RECENT PRICE MOVEMENT
After easing slightly in December, many benchmark cotton prices ticked higher in early January. Chinese prices declined marginally over the past month.
SUPPLY, DEMAND, & TRADE
This month's USDA report featured an increase in world cotton production, with the global figure rising 1.1 million bales to 105.3 million. The largest changes to country-level estimates were for China (+1.0 million bales, to 22.0 million), the U.S. (+435,000 bales, to 17.0 million), and Pakistan (-350,000, to 7.9 million).
The global mill-use figure was virtually unchanged (-155,000 bales, to 111.8 million). Nonetheless, there were several notable revisions at the country-level, including those for China (+500,000, to 36.3 million), Bangladesh (+100,000 bales, to 6.5 million), Turkey (-100,000, to 6.7 million), Mexico (-125,000, to 1.7 million), and India (-500,000, to 23.3 million).
Trade forecasts were increased slightly, with the figure for global imports rising 345,000 bales to 35.6 million. This was primarily a result of higher expectations for Pakistan (+350,000 bales, to 2.6 million) and Bangladesh (+150,000 bales, to 6.5 million) more than outweighing reductions for Mexico (-125,000 bales, to 1.2 million). In terms of exports, forecasts were lifted for the U.S. (+300,000 bales, to 12.5 million) and India (+200,000, to 4.4 million), which more than offset lower projections for Australia (-100,000, to 4.0 million) and Uzbekistan (-150,000, to 2.0 million).
A larger harvest number, combined with a stable use estimate, imply an increase in ending stocks and the projection for global ending stocks was lifted 1.5 million bales to 90.6 million. Although some of the increase in stocks is expected to occur in China (+500,000 bales, to 48.3 million), the majority of the addition is projected to end up in warehouses in exporting countries, including India (+300,000, to 12.1 million), Australia (+250,000, to 2.3 million), the U.S. (+200,000 bales, to 5.0 million), and Uzbekistan (+150,000 bales, to 1.1 million).
At some point, the increase in exportable supply could be expected to weigh on prices. There was tightening in stocks outside China this summer, due in large part to the difficulties associated with the 2015/16 Pakistani and Indian harvests. At the end of the current 2016/17 crop year, stocks outside of China are expected to be about 10% higher than they were at the end of 2015/16. Even with that growth, the level of 2016/17 ending stocks is projected to be lower than it was in 2014/15 (42.3 million bales in 2016/17 versus 44.8 million in 2014/15). However, the stocks-to-use ratio for the world-less-China in 2016/17 is expected to be slightly higher than it was in 2014/15 (52.9% in 2016/17 versus 52.3% in 2014/15) due to lower Chinese import demand (China imported 8.3 million bales in 2014/15 and is forecast to import only 4.5 million bales in 2016/17). In 2014/15, the A Index averaged 71 cents/lb. Thus far into 2016/17, the A Index has averaged 79 cents/lb.

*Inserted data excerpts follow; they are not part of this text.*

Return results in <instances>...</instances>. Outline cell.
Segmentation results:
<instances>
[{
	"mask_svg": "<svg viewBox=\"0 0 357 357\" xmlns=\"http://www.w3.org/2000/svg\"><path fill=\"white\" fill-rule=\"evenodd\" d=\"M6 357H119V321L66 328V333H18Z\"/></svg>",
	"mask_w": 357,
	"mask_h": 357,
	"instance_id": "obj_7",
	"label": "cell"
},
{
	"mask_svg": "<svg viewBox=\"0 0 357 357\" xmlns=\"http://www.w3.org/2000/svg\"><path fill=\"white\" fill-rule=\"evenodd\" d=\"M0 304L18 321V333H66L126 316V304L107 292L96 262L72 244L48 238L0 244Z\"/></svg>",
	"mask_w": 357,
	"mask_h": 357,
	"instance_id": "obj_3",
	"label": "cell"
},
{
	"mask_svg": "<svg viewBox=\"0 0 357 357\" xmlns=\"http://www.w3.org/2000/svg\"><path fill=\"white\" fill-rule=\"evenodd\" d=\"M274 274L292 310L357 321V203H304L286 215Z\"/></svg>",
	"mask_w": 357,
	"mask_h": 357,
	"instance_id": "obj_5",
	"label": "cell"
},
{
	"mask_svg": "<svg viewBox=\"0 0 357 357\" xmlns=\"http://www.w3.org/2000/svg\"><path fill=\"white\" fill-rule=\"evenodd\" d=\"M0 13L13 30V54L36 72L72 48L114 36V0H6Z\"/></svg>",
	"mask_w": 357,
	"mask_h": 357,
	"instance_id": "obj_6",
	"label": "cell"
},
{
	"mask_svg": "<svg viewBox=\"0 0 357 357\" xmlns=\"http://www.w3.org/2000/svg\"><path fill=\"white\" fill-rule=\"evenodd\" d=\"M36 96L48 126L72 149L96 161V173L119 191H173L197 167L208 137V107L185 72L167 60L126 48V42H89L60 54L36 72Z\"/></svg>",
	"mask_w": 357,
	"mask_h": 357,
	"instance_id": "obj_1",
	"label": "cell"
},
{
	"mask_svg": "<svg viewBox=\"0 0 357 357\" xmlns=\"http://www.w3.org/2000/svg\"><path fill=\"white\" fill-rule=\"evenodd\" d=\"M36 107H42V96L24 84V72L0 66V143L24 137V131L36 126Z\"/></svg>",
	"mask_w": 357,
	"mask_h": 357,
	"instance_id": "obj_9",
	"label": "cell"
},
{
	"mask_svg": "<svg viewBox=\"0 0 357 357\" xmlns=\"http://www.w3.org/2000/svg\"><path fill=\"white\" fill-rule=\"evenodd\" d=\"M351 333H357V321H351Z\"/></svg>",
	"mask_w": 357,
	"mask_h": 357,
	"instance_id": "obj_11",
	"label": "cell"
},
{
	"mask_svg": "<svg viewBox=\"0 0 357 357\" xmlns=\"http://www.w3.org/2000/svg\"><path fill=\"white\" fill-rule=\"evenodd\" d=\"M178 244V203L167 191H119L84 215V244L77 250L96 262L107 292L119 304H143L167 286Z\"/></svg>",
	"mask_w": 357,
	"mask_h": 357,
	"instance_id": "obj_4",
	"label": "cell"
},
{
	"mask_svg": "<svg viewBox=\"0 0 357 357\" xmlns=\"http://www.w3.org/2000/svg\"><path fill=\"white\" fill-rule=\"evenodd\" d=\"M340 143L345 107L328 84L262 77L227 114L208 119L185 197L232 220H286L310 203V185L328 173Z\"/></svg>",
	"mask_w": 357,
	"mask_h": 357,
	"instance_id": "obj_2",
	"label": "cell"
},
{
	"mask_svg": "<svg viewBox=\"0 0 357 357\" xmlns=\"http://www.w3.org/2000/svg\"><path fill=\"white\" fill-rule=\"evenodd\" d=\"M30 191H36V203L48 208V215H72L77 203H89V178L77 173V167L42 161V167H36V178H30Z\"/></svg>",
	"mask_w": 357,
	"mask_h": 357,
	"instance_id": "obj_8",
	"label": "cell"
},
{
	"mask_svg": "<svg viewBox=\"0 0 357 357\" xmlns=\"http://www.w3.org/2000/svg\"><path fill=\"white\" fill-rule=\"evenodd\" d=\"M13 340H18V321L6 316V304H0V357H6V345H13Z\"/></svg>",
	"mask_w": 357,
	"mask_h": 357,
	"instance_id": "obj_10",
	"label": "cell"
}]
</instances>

Given the recent strength of cotton prices relative to prices for other crops, notably corn, planted cotton acreage can be expected to expand in 2017/18. A recent survey by a U.S. trade publication suggested that U.S. cotton acreage could increase around 10% next crop year. The National Cotton Council will release results from its comprehensive survey of U.S. growers at its annual meeting February 11th. Increases in acreage could also be expected in other major producing countries. An initial set of forecasts for global production, use, and trade will be released by the USDA at its outlook meeting February 24th. Global acreage and production can be expected to rise, while world mill-use can be expected to be stable. This suggests another increase in stocks outside of China in 2017/18, which could put additional downward pressure on prices.
However, prices have proven resilient to fundamental forces in recent months. This may be due in part to speculative activity. A possible motivation for speculator interest in cotton futures is the large volume of what is known as "unfixed on-call sales." Briefly, unfixed on-call sales represent short positions held by merchants for hedging purposes. As the prices are fixed, meaning that a merchant's deal with a mill is finalized, the merchant exits their hedging (short) position. This implies that the merchant buys an offsetting futures contract. Since there are a lot of unfixed on-call sales (up 80% relative to the level one year ago), there will be a lot of merchant buying whenever mills decide to fix their contracts. When this buying happens, there can be upward movement in prices, and that possibility may be what has attracted speculators to cotton futures. In the longer run, fundamentals tend to drive price direction, but the high level of unfixed on-call sales could lend some support to prices over the next few months.